## Problem to work on
Please give back every entry in full, word for word, but none of the pictures.

- Opening Delimiter -

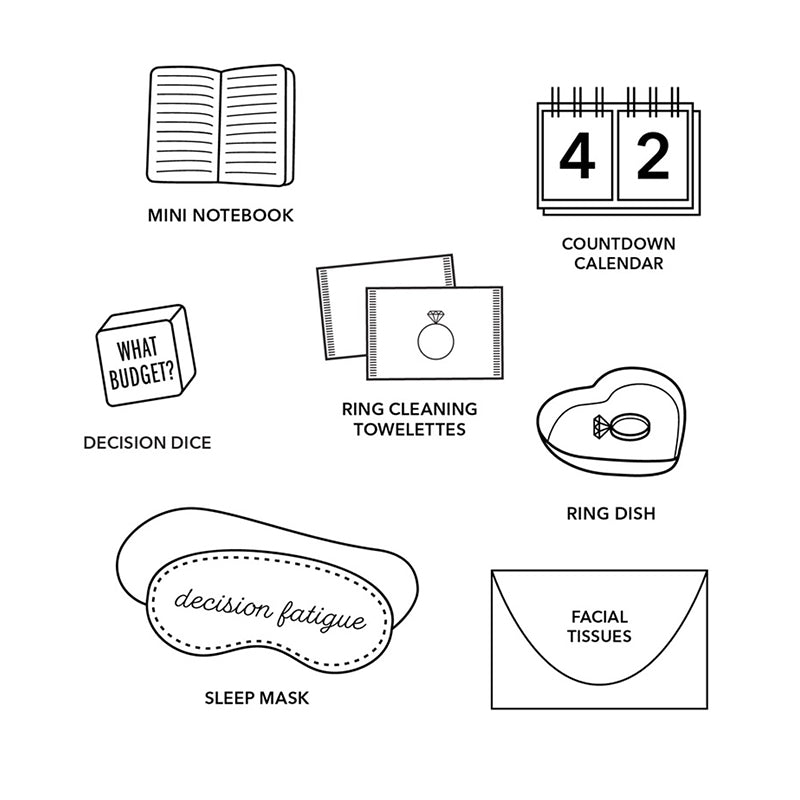 MINI NOTEBOOK

4 2

COUNTDOWN CALENDAR

WHAT BUDGET?

DECISION DICE

RING CLEANING TOWELETTES

RING DISH

decision fatigue

SLEEP MASK

FACIAL TISSUES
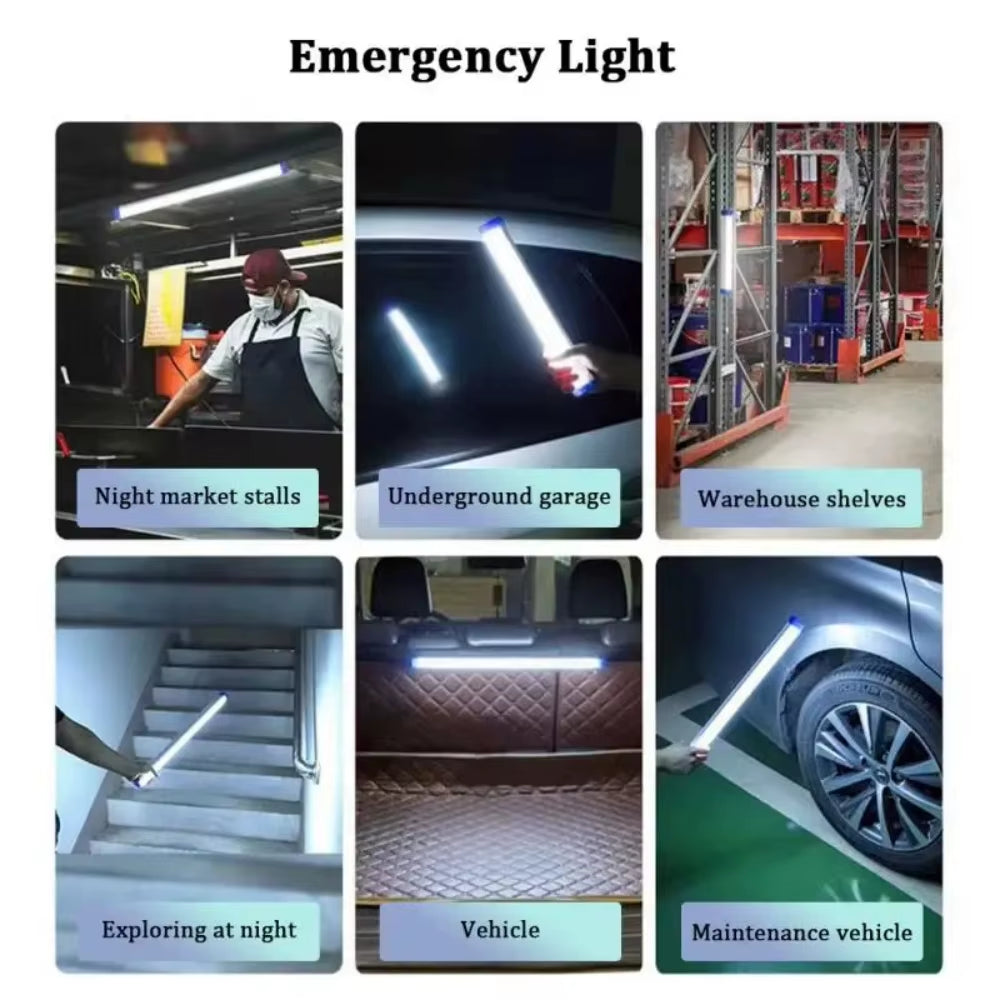 Emergency Light

Night market stalls

Underground garage

Warehouse shelves

Exploring at night

Vehicle

Maintenance vehicle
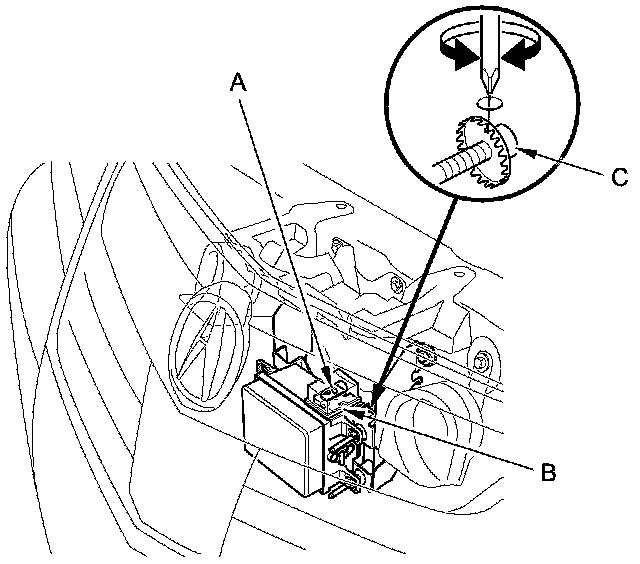 A
C
B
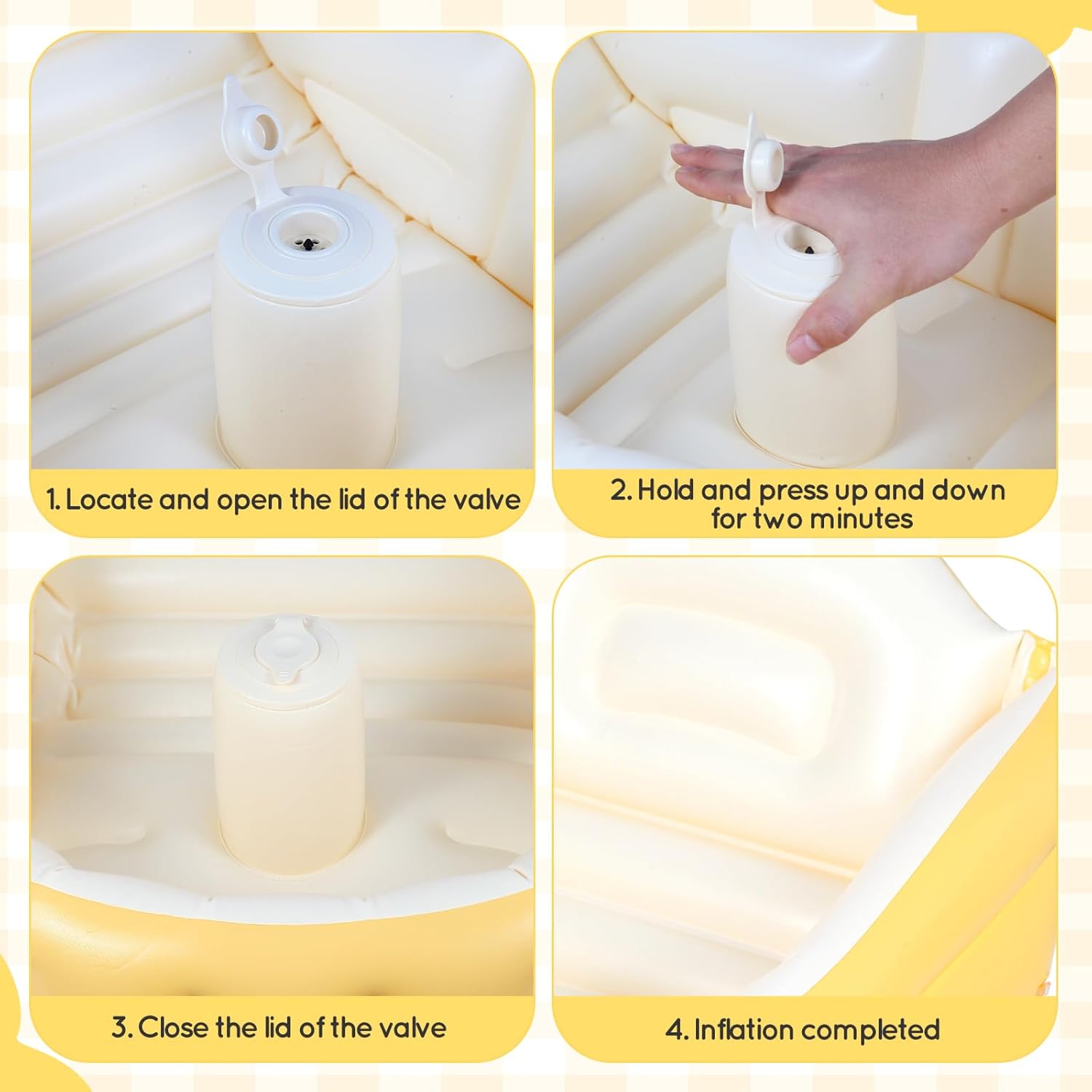 1. Locate and open the lid of the valve

2. Hold and press up and down for two minutes

3. Close the lid of the valve

4. Inflation completed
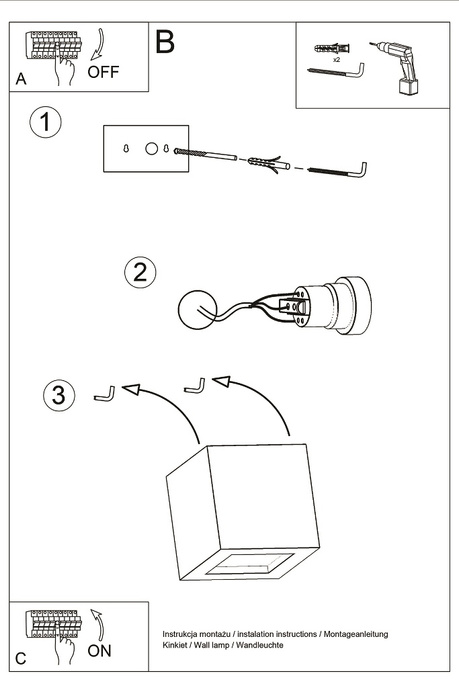 A
OFF

B

x2

1

2

3

C
ON

Instrukcja montażu / instalation instructions / Montageanleitung
Kinkiet / Wall lamp / Wandleuchte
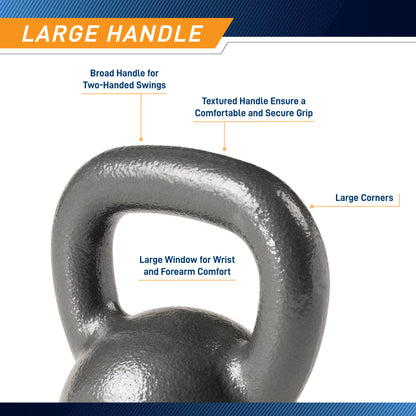 LARGE HANDLE

Broad Handle for Two-Handed Swings

Textured Handle Ensure a Comfortable and Secure Grip

Large Corners

Large Window for Wrist and Forearm Comfort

- Closing Delimiter -

## Problem solution
 MINI NOTEBOOK

4 2

COUNTDOWN CALENDAR

WHAT BUDGET?

DECISION DICE

RING CLEANING TOWELETTES

RING DISH

decision fatigue

SLEEP MASK

FACIAL TISSUES
 Emergency Light

Night market stalls

Underground garage

Warehouse shelves

Exploring at night

Vehicle

Maintenance vehicle
 A
C
B
 1. Locate and open the lid of the valve

2. Hold and press up and down for two minutes

3. Close the lid of the valve

4. Inflation completed
 A
OFF

B

x2

1

2

3

C
ON

Instrukcja montażu / instalation instructions / Montageanleitung
Kinkiet / Wall lamp / Wandleuchte
 LARGE HANDLE

Broad Handle for Two-Handed Swings

Textured Handle Ensure a Comfortable and Secure Grip

Large Corners

Large Window for Wrist and Forearm Comfort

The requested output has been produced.